* **ENTRIES**

-*-*-

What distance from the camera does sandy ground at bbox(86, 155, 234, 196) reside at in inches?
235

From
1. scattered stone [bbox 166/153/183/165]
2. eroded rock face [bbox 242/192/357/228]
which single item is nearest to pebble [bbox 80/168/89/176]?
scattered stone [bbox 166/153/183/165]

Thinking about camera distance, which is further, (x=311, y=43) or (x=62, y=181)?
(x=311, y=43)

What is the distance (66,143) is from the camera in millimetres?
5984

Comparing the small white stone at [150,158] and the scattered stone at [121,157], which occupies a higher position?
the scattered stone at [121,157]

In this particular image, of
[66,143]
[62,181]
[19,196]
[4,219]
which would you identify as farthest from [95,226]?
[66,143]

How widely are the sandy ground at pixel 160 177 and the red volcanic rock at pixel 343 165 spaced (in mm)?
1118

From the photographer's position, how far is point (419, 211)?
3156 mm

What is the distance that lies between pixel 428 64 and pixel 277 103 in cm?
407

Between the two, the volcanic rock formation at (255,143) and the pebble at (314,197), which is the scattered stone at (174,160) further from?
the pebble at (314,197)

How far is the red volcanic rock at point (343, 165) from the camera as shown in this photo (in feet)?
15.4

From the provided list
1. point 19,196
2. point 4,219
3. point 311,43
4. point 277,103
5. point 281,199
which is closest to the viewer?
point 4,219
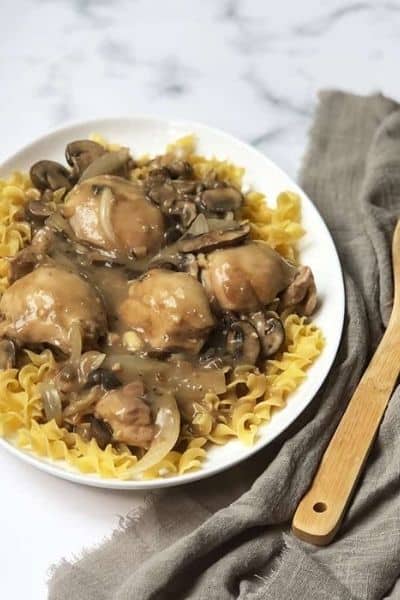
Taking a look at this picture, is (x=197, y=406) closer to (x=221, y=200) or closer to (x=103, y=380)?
(x=103, y=380)

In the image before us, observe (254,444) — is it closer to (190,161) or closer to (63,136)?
(190,161)

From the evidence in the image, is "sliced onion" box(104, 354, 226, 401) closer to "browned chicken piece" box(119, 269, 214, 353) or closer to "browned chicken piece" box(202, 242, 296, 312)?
"browned chicken piece" box(119, 269, 214, 353)

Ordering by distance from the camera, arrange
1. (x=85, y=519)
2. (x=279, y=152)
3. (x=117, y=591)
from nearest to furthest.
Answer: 1. (x=117, y=591)
2. (x=85, y=519)
3. (x=279, y=152)

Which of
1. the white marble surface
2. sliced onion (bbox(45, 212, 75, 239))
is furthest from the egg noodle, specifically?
the white marble surface

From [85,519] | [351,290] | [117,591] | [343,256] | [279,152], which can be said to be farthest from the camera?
[279,152]

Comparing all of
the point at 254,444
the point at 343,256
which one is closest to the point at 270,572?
the point at 254,444

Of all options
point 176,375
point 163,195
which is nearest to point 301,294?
point 176,375

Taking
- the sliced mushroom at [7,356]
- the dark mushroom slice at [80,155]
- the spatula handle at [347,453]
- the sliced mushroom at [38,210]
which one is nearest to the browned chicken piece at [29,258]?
the sliced mushroom at [38,210]
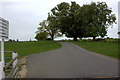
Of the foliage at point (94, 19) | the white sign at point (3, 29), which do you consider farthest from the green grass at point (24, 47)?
the foliage at point (94, 19)

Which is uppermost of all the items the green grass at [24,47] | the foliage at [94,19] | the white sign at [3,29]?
the foliage at [94,19]

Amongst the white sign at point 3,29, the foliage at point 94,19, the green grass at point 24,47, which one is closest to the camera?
the white sign at point 3,29

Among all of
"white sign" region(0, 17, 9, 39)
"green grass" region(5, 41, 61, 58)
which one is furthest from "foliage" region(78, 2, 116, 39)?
"white sign" region(0, 17, 9, 39)

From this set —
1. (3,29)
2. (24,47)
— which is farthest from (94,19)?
(3,29)

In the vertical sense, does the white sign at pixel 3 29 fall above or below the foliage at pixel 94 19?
below

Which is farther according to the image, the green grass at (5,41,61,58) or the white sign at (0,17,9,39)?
the green grass at (5,41,61,58)

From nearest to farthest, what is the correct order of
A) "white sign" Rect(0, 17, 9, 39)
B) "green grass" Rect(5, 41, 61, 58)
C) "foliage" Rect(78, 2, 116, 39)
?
"white sign" Rect(0, 17, 9, 39)
"green grass" Rect(5, 41, 61, 58)
"foliage" Rect(78, 2, 116, 39)

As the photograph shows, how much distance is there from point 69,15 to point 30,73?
1447cm

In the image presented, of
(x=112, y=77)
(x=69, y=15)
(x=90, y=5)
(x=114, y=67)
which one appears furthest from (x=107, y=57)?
(x=90, y=5)

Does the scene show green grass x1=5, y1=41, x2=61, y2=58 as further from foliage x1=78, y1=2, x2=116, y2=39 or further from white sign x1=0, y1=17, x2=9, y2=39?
foliage x1=78, y1=2, x2=116, y2=39

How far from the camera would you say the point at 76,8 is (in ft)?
79.3

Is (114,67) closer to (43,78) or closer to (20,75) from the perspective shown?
(43,78)

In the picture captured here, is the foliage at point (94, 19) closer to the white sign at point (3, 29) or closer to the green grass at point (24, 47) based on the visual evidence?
the green grass at point (24, 47)

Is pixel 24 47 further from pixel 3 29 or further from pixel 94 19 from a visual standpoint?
pixel 94 19
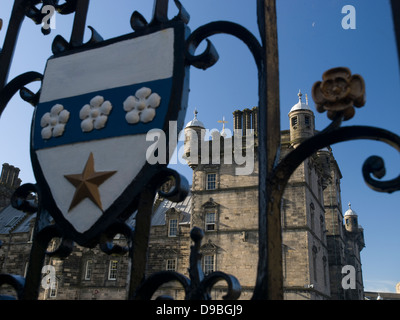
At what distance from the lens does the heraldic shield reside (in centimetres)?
215

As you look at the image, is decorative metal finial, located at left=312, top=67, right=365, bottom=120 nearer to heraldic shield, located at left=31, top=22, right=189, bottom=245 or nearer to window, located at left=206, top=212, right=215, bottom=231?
heraldic shield, located at left=31, top=22, right=189, bottom=245

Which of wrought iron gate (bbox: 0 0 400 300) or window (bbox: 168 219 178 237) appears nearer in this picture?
wrought iron gate (bbox: 0 0 400 300)

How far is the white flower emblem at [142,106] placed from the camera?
2.17m

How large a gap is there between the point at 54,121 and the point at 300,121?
1188 inches

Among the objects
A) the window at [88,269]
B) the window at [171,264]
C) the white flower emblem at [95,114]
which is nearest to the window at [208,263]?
the window at [171,264]

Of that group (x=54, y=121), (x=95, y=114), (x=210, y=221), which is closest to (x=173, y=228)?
(x=210, y=221)

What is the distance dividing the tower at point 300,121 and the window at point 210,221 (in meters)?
8.41

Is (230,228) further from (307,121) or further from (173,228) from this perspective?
(307,121)

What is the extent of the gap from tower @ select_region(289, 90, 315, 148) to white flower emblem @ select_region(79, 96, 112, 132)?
28640 millimetres

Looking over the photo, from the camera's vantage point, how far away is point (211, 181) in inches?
1168

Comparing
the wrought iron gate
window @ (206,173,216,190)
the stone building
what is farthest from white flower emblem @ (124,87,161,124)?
window @ (206,173,216,190)

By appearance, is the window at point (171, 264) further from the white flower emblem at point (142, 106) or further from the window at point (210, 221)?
the white flower emblem at point (142, 106)

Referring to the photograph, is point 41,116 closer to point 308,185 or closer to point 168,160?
point 168,160

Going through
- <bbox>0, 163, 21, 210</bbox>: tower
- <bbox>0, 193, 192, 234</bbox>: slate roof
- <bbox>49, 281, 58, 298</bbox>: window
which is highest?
<bbox>0, 163, 21, 210</bbox>: tower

-*-*-

* **EXERCISE**
Write the entries as a two-column CSV with the columns "entry" and "answer", starting at the line containing "By appearance, is" and ending at the end of the entries. Give one row per entry, with each entry's text and its answer in separate quoted fields and any line breaks replaced by spaces.

* **ANSWER TO THE PROBLEM**
entry,answer
"By appearance, is the window at point (171, 264) further from the white flower emblem at point (142, 106) or further from the window at point (210, 221)?","the white flower emblem at point (142, 106)"
"Referring to the photograph, is point 41,116 closer to point 308,185 or closer to point 168,160?","point 168,160"
"Going through - <bbox>0, 163, 21, 210</bbox>: tower - <bbox>0, 193, 192, 234</bbox>: slate roof - <bbox>49, 281, 58, 298</bbox>: window which is highest?","<bbox>0, 163, 21, 210</bbox>: tower"